"But church, as I understand it from my outsider's position, isn't about good conversation. You can certainly have good conversation at church, but church is about getting the Good News, and the Good News is the God News. You go to a church service to acknowledge and worship the Deity. A church can certainly host a speaker or a panel discussion on atheism or Judaism or Islam, but that's not a worship service. That's... something else."
Some will recall the widely reported retort by atheist Christopher Hitchens when confronted with the arguments of a "liberal Christian,"
"I would say that if you don’t believe that Jesus of Nazareth was the Christ and Messiah, and that he rose again from the dead and by his sacrifice our sins are forgiven, you’re really not in any meaningful sense a Christian."
Liberal Protestantism, despite its social justice stylings, runs on the old fumes of state religion.

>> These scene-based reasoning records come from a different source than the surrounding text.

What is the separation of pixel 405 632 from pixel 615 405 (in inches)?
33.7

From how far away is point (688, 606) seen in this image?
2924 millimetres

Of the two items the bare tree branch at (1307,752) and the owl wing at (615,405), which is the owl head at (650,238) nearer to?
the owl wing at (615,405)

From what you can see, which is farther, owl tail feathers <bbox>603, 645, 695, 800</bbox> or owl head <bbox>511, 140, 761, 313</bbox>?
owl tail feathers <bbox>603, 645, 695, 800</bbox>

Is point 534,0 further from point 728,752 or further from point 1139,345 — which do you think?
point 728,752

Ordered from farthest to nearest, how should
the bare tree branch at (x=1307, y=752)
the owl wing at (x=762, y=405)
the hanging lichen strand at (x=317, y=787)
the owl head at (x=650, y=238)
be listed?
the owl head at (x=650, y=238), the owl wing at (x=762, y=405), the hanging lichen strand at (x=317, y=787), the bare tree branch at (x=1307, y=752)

It believes itself capable of finding least common denominators that will let it speak as a kind of national chaplaincy. But it winds up at a distance from those it seeks to unify. Orthodox Christians aren't attracted to its claims that they are uninformed and unthinking; atheists are not turned on by its vague "spiritual" claims that evaporate in the face of intellectual inquiry.
Chris Johnson at Midwest Conservative Journal frequently headlines his posts about LibProts "Laodiceans," recalling Christ's warning to the church in that city,
“I know your works: you are neither cold nor hot. Would that you were either cold or hot! So, because you are lukewarm, and neither hot nor cold, I will spit you out of my mouth."
7 comments:
Having an in-house theologian helps a lot. ;-)

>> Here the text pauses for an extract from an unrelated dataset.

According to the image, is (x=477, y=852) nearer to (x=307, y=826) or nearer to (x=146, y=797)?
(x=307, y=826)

Not just an in house theologian (although that's the max) - at that blogger bash God even sent you an underwater theologian!

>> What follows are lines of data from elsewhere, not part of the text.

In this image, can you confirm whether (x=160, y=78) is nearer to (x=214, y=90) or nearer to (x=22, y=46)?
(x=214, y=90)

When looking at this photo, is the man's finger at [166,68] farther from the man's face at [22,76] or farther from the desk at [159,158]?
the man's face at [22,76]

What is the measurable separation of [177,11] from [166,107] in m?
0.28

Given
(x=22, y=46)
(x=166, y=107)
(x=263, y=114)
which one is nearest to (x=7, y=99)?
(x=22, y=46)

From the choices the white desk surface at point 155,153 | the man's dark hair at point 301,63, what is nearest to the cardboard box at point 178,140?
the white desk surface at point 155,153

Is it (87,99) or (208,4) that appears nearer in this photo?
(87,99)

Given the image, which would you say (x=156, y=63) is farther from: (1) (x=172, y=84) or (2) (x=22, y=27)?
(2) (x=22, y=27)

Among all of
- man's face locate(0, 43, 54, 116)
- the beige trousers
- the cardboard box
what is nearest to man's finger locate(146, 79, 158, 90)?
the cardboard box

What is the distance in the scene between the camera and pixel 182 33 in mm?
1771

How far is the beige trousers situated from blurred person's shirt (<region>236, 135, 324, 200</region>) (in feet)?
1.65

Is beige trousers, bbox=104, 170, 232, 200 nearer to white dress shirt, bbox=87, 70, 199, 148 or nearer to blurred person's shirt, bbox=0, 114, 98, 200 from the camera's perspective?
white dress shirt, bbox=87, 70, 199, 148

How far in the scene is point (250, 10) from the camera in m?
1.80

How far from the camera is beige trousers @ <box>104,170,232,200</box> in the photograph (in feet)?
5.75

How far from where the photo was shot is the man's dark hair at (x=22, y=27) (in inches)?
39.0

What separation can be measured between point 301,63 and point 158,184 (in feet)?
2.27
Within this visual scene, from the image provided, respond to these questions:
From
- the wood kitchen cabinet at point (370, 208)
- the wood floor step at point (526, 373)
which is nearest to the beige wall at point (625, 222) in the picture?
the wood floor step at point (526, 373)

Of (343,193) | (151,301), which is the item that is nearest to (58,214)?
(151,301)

When I said farewell to TEC, I had a long conversation with the priest. It was hard because he was someone who I like and respected for many reasons, even though he was in favor of +VGR and much that is going on. My point was that churches were about God and salvation. The social work is important, but definitely secondary. He chuckled when I said that if I just wanted friendship and the opportunity to do good works, I could certainly find places that didn't want 10% of your gross. We parted friends, and I think it was painful for both of us.
Can't say I am surprised. I went to a service one time at the Unitarian church in Omaha out of curiosity many years ago. I don't know if this minister emeritus was the preacher or now, but if it wasn't, it was certainly one of his disciples. There was a lovely slide show about some plains grasses with running pseudo-theological commentary that could only have made logical sense if you were smashed. At the coffee hour afterward, I asked the minister if the Unitarian church actually believed anything definitively. He thought for a while and finally said in all seriousness, "No, not really."
Archer,
That part about not knowing is a recurring theme in our adult Sunday school (at which the rector acknowledges those claims). That is one reason why I joined the choir.
One of the many reasons why church attendance is dropping in the mainline churches is that they can not justify attending them. All that is left is habit and the habit is not something that passes from generation to generation.
Truth does pass from one generation to another, but the revisionists already admit that don't have it.
The Apostles were in complete agreement on this: to be saved you must believe that Jesus is the Son of God who came into the world to save sinners and you must repent. This doesn't fit the framework of either Atheism or Unitarianism. Sadly, there are people in the Christian churches who have their doubts about who Jesus is.